Well, the story began like this. I started off experimenting the evolving pub-sub model wherein you give a list of keywords and you get the latest feeds for it based on the keywords specified. I was trying to come up with an optimum filter that would give me really crisp information. This is a tough job especially in the as yet semantically immature WWW.

My first requirement was to get a good list of keywords. For example, I would like to know all keywords related to semantic-web. I know words like RDF, OWL, RDQL etc are related to semantic-web. But I want a bigger list. (Does this remind you of Google sets?)

Where can I get a list of keywords? I turned to Delicious. If you are a Web 2.0 geek, you would definitely be aware of the rdf:Bag tag, where you get the list of all tags for a particular link.

For example, an rss page for the tag 'rss' has a link which has the following tags:

<taxo:topics>
  <rdf:Bag>
    <rdf:li resource=”http://del.icio.us/tag/rss”/>
    <rdf:li resource=”http://del.icio.us/tag/atom”/>
    <rdf:li resource=”http://del.icio.us/tag/validator”/>
  </rdf:Bag>
</taxo:topics>

So you know that rss, atom and validator are some 'related' keywords. Of course, there is no context here, so there could be possibilities of people tagging http://www.google.com/ as 'irc'. (This is true. I have seen people tag Google as IRC). But if you consider a weightage for tag relationships, then soon you can come up with a model where you get to see tag clusters.

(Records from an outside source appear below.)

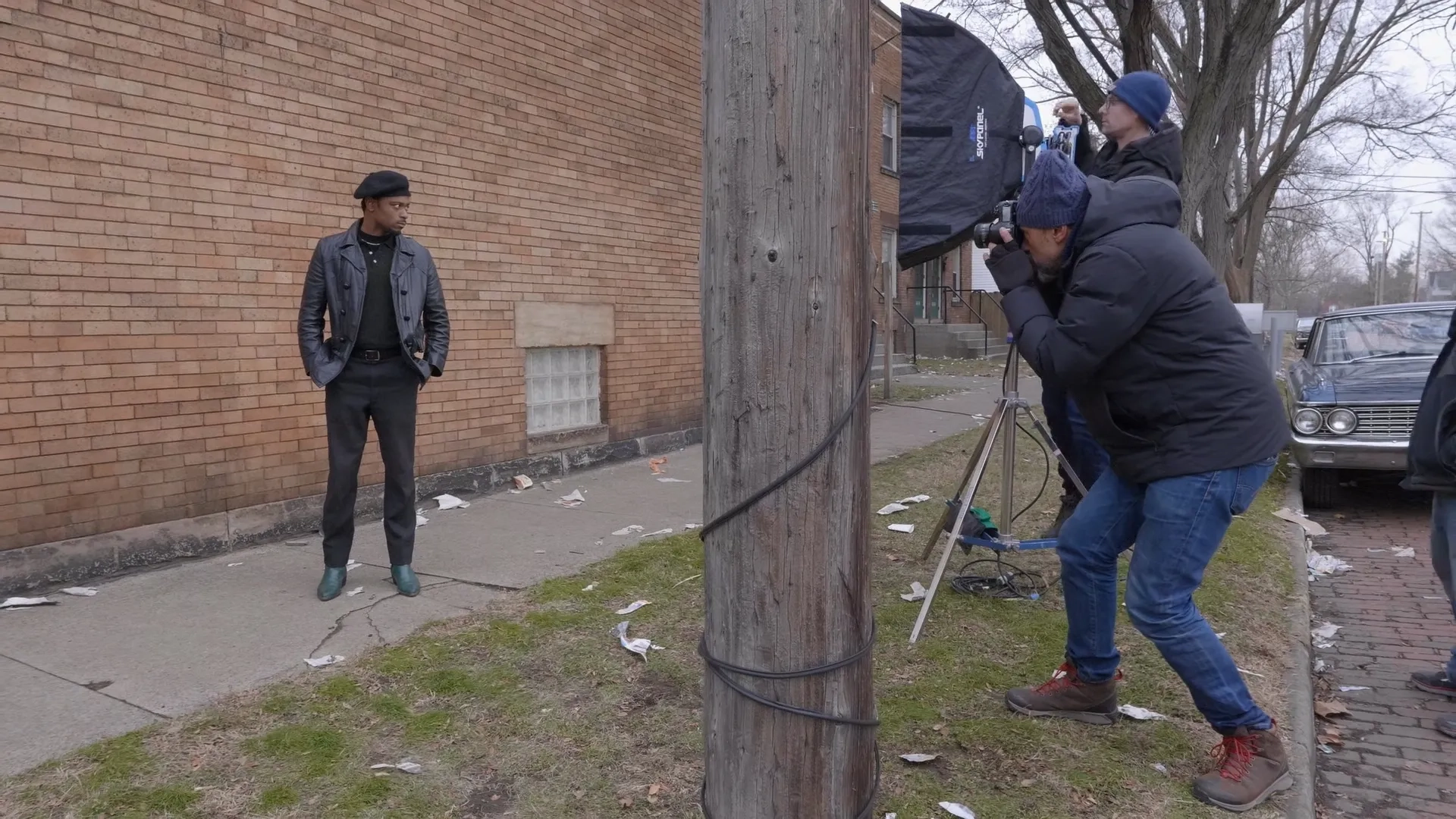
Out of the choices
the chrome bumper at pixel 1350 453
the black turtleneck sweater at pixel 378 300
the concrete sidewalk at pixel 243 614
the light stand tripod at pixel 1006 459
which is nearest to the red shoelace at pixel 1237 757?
the light stand tripod at pixel 1006 459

Ok, now back to the topic on Semantic grabbers. The idea came to my mind when I thought of writing a crawler that crawls on Delicious RSS feeds and tries to find out tag clusters. So this crawler is not interested in links, but is actually interested in data that resides in the links. That clearly distinguishes it from a normal HTTP grabber, which blindly follows links and grabs pages.

Soon, with the evolution of RDF, I guess there will be more such crawlers on the web (what are agents?) and people are already talking about how we can crawl such a web. This is my first attempt at it.

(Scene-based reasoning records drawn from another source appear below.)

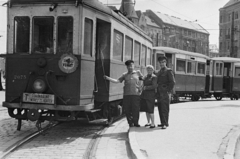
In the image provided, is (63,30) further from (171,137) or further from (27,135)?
(171,137)

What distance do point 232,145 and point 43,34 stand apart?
4707mm

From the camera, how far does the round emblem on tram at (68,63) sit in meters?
7.18

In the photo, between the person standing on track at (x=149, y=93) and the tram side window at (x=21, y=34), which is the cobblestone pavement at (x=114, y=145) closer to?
the person standing on track at (x=149, y=93)

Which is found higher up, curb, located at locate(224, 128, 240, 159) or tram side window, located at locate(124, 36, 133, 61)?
tram side window, located at locate(124, 36, 133, 61)

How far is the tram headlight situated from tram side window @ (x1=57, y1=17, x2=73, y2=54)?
0.78 m

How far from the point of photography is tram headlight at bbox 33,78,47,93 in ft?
23.9

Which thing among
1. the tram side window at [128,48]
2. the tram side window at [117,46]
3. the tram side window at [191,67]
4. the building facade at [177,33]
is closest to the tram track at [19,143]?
the tram side window at [117,46]

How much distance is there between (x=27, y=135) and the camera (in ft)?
25.5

So ditch Google sets (if at all you have tried it) and use a 'semantic grabber'. 😉

The evolution of the pub-sub model on the web

Recently, I have seen a new trend emerging on the web. Until quite recently, we had people publishing their information as RSS feeds and others subscribing to it. This was the first step towards the pub-sub (publish subscribe) model.

Then came tagging and people started publishing 'relevant' tags along with the feed entries. This has helped in the emergence of a new trend, wherein I am able to track not just websites, but information pertinent to certain keywords (or tags).

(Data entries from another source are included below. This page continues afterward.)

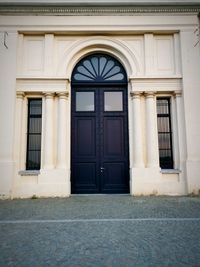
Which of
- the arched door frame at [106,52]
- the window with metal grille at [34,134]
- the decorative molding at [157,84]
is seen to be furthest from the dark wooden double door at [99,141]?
the window with metal grille at [34,134]

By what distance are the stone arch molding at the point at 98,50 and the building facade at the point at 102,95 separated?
0.13ft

A major advantage of this is that I don't have to subscribe to RSS feeds, rather I just subscribe to a set of keywords (optionally combined using a regular expression) and then get information based on it. I have been trying this for quite sometime now and have been getting wonderful results.

In fact, this is how founders of websites are able to track the popularity of their tool by just subscribing to the keyword that relates to their website. The moment someone tags their blog entry with this tag, it arrives in the feed readers of the founders and they are quick to comment and 'show interest'. Here's more information and an example of how the founder of a website tracked my blog entry within a single day and here's another.

Hoping that tagging is not misused (remember what happened to <meta>?), we have a new way of tracking relevant information.